In an affidavit filed at the Pretoria high court Monday, Mboweni denied the Democratic Alliance’s (DA) claim that he was planning to use section 16 of the Public Finance Management Act (PFMA) to fund SAA’s business rescue plan.
Instead, the government is looking at other options – including approaching institutions to invest pension funds in the new airline, Mboweni wrote. He listed the following:
- Government may retain a portion of the issued share capital in the newly formed airline.
- Private equity partners may be approached to acquire shareholding in the new airline.
- Strategic partners may be approached to acquire shareholding in the new airline.
- Institutions may be approached for investment of pension funds.
- Local private investment institutions and global investment institutions may be approached.
No decisions taken
The Minister emphasised that “no definitive decisions have been taken” at this stage. He further maintained that the government had not committed to funding the requirements of SAA’s business rescue plan, but to “mobilising funding.”
Following Mboweni’s assurance that he was not planning to use section 16 of PFMA to fund SAA’s plan, the DA announced on Tuesday that it was withdrawing its urgent court application against such a decision.
In a statement, DA MP Geordin Hill-Lewis said, “However, we have retained our application on the normal court roll, should the need arise in future to prevent the Minister using Section 16 of the PFMA for the same purpose.
“The DA is resolute that it would be wrong for SAA to be bailed out once again, at public expense, while millions of people face such hardship. The country faces so many more urgent needs right now.”
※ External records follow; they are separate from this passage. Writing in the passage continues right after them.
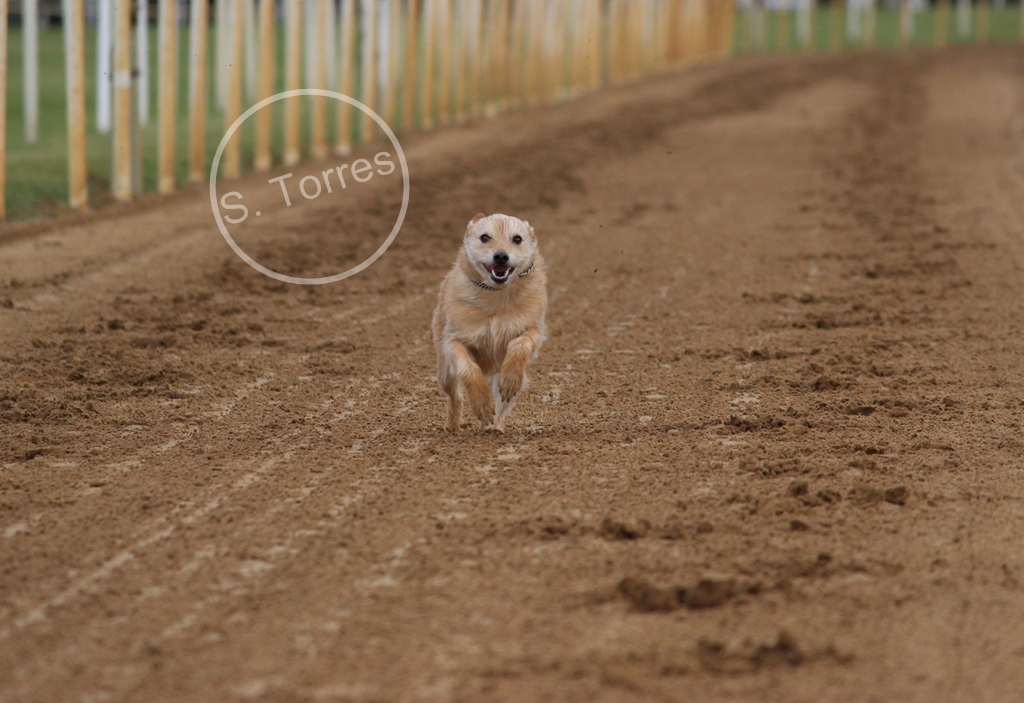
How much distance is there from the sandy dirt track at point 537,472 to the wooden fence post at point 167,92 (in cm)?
215

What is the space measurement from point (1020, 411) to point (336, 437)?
3.88m

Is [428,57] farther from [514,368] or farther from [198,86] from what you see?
[514,368]

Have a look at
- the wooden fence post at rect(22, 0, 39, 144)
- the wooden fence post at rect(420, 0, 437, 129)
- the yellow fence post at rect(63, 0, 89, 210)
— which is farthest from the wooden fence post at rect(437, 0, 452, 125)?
the yellow fence post at rect(63, 0, 89, 210)

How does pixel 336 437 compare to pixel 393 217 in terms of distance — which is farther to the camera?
pixel 393 217

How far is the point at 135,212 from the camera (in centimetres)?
1509

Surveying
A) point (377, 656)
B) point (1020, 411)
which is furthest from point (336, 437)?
point (1020, 411)

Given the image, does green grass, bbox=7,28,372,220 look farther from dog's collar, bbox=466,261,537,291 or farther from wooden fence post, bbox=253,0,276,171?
dog's collar, bbox=466,261,537,291

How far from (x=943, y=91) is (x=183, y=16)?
2778 cm

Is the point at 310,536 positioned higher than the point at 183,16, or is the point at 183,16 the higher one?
the point at 183,16

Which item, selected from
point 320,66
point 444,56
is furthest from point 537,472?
point 444,56

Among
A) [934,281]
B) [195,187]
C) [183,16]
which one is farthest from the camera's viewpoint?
[183,16]

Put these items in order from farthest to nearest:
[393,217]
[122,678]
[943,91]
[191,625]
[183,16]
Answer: [183,16] < [943,91] < [393,217] < [191,625] < [122,678]

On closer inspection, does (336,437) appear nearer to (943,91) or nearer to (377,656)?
(377,656)

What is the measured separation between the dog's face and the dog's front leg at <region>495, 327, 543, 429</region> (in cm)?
35
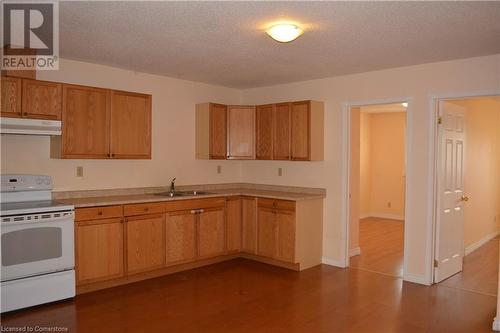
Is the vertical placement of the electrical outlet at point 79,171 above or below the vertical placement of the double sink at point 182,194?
above

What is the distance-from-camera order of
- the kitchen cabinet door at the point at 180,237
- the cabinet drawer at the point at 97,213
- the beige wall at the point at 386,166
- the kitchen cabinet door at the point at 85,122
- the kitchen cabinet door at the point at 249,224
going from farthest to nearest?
the beige wall at the point at 386,166, the kitchen cabinet door at the point at 249,224, the kitchen cabinet door at the point at 180,237, the kitchen cabinet door at the point at 85,122, the cabinet drawer at the point at 97,213

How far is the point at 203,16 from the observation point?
3.05 meters

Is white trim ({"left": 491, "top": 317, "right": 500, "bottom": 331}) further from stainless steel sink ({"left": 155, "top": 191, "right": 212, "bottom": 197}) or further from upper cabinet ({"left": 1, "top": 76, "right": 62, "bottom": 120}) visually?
upper cabinet ({"left": 1, "top": 76, "right": 62, "bottom": 120})

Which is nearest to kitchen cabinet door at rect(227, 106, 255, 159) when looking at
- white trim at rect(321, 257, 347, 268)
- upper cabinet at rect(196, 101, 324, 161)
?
upper cabinet at rect(196, 101, 324, 161)

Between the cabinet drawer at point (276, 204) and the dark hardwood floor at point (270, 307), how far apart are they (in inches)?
32.1

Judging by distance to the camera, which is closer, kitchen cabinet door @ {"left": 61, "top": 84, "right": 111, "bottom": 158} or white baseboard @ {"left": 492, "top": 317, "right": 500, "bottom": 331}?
white baseboard @ {"left": 492, "top": 317, "right": 500, "bottom": 331}

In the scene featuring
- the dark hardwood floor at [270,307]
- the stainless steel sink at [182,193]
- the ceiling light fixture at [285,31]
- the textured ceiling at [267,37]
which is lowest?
the dark hardwood floor at [270,307]

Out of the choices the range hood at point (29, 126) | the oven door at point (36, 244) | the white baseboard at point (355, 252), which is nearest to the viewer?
the oven door at point (36, 244)

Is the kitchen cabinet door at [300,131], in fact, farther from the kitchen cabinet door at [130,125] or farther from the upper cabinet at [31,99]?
the upper cabinet at [31,99]

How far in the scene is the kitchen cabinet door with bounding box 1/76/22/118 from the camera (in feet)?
12.2

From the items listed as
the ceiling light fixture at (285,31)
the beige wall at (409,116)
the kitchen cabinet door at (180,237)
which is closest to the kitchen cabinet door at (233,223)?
the kitchen cabinet door at (180,237)

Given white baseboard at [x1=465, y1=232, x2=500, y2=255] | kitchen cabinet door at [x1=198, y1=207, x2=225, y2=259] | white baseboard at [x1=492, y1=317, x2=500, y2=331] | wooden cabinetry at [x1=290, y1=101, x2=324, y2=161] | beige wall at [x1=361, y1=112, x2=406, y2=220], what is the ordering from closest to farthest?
white baseboard at [x1=492, y1=317, x2=500, y2=331], kitchen cabinet door at [x1=198, y1=207, x2=225, y2=259], wooden cabinetry at [x1=290, y1=101, x2=324, y2=161], white baseboard at [x1=465, y1=232, x2=500, y2=255], beige wall at [x1=361, y1=112, x2=406, y2=220]

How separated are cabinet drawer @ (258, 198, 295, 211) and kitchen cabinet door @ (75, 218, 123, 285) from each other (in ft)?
6.10

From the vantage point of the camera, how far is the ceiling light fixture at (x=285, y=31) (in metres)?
3.18
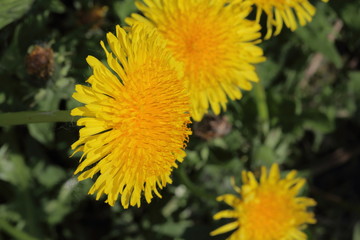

DA to oppose using pension funds
Hill-Lewis however expressed concern at Mboweni’s suggestion of using pension funds because it “raises the prospect of the Public Investment Corporation being forced to give money to SAA.”
“The DA will oppose any publicly-funded bailout of SAA, whether through direct cash, government guaranteed loans, or an attempt to abuse pension funds,” he said.
According to the SAA business rescue plan adopted last week, R10.1 billion is required to restructure the airline, stabilise its balance sheet and provide working capital for its entities.
“The restructuring will include severance packages to about 2,700 SAA employees who will be retrenched, which packages meet the minimum requirements of the Labour Relations Act, and the provides incentives to those employees at the lower rung of the remuneration scale to ensure that they are not worse off,” the Department of Public Enterprises said in a statement.
Last month, the Cabinet endorsed the business rescue plan and “the concerted effort to mobilise funding from various sources, including from potential equity partners for the uptake of the new airline.”
The troubled airline was placed under business rescue in December 2019 following years of mismanagement and government bailouts running into billions of rand.